Discrimination against Sinti and Roma is an inextricable part of their millennium-old history in Europe. The discrimination could be seen as an understandable reaction of the settled population to nomadic strangers. However the Roma and their advocates argue that the nomadic lifestyle is a consequence, rather than cause, of the discrimination.
This tragic chicken and egg situation stretches from Europe’s Middle Ages to today.
First arriving in Europe via Persia and Armenia in about 1200, the two separate – though related – groups of Sinti and Roma soon became known by the pejorative term “gypsy”, based on fallacy that they originated in Egypt. Religious motives and latent xenophobia played a role in mainstream hostility towards the Roma, as well as the economic situation of the host country.
From their earliest days in Europe, Roma were subject to laws to suppress their culture and exclude them from the societal mainstream. Their traditional professions – blacksmiths, musicians, circus performers – reflected a nomadic lifestyle forced on them by a widespread prohibition on buying land or entering the more stable occupations.
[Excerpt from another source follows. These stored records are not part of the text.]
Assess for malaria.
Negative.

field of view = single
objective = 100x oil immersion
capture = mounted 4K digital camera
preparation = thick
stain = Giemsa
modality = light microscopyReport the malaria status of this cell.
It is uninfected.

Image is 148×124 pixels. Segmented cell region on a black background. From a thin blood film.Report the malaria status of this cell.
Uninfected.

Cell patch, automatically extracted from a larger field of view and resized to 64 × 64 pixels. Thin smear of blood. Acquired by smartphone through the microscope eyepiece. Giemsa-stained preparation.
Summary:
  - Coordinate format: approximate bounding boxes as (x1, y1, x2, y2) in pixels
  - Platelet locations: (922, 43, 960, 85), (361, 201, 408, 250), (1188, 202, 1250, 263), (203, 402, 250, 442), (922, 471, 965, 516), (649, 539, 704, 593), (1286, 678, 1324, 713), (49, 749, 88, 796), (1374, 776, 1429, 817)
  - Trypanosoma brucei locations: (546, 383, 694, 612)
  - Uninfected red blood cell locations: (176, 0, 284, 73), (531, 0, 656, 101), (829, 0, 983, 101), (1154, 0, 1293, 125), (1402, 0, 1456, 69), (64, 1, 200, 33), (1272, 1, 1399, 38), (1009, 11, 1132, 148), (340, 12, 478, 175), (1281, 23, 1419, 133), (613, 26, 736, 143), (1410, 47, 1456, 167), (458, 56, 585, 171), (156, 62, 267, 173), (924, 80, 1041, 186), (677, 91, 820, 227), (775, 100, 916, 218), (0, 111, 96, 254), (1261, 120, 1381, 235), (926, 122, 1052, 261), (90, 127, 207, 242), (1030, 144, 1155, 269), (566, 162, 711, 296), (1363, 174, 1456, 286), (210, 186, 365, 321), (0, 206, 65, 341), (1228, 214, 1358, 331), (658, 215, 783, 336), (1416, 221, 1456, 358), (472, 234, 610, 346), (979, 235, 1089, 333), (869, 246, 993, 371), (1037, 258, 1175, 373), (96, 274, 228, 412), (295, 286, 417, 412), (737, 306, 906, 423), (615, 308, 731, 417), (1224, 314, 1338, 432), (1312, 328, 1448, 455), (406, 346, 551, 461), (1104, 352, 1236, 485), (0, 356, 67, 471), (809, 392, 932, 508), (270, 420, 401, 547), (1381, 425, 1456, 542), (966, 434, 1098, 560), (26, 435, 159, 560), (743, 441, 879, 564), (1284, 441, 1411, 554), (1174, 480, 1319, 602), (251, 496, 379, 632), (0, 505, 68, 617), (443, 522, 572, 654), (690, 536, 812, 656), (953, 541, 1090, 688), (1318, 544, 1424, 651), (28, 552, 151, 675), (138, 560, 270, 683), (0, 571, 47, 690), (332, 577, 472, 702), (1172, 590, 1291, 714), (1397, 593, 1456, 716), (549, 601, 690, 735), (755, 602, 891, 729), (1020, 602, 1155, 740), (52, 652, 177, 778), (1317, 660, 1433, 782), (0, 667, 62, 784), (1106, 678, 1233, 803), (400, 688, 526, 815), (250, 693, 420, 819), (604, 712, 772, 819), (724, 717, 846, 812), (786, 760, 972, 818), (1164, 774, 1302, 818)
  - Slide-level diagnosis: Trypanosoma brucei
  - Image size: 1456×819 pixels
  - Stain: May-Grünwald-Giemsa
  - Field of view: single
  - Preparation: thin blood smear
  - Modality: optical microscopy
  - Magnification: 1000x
They were enslaved by land- owning Hungarian princes in the 15th century, while in 1545 the Diet of Augsburg, an assembly of members of the Holy Roman Empire meeting in the German city, declared that “whosoever kills a gypsy, will be guilty of no murder”.
In 1568 Pope Pius V went further, banishing Roma from the Holy Roman Empire.
England’s “Egyptians Act” of 1530 required Roma to leave or face deportation. An amended version in 1554 instructed them to settle down and abandon their “naughty, idle and ungodly life and company”.
Persecution remained wide- spread across Europe, with failed banishments leading to forced assimilation policies.
Empress Maria Theresa of Austria-Hungary issued decrees in the 17th century forcing wandering Roma to settle, forbidding them to speak Romani (or face a flogging) and consigning children to orphanages and parents to workhouses. King Karl III of Spain and Friedrich II of Prussia followed suit.
In Russia, meanwhile, the first Roma were granted full civil rights when they arrived 300 years ago, becoming another strand in the sprawling, multicultural society.
In the late 19th century, a second major wave of migration – and discrimination – began as Romas from central and southeastern Europe spread across the continent.
A century ago, the Dutch reformed theologian and prime minister Abraham Kuyper summarised European prejudice thus: “Their decision . . . to pour into Europe has caused Europe nothing more than harm and as for them, it has become a disaster from which there is no return.”
By the early 20th century, European governments shoved Roma back and forth across borders, a precursor of the disaster in the Third Reich.
The Nazis deemed Sinti and Roma as “racially inferior” and began their systematic deportation in 1940, first to concentration and later death camps.
Up to 70 per cent of Europe’s Sinti and Roma population were murdered, an estimated 500,000 men, women and children.
Three waves of post-war migration and discrimination followed, beginning with programmes to attract migrant workers – including Roma – to western Europe in the 1960s; the collapse of the Soviet Union and Yugoslavia in the 1990s, and the accession of Bulgaria and Romania to the EU.
Denied fair chance
Advocates say today's Roma in Europe – with up to 12 million people the continent's largest minority – are denied a fair chance to secure housing, emp- loyment and education. One in three is unemployed and 90 per cent live below the poverty line, according to the EU Agency for Fundamental Human Rights.
German chancellor Angela Merkel had clear words last year when she opened a memorial in Berlin to the Sinti and Roma murdered in Nazi Germany. “Let’s not beat around the bush,” she said, “Sadly, Sinti and Roma often suffer today from exclusion and rejection.”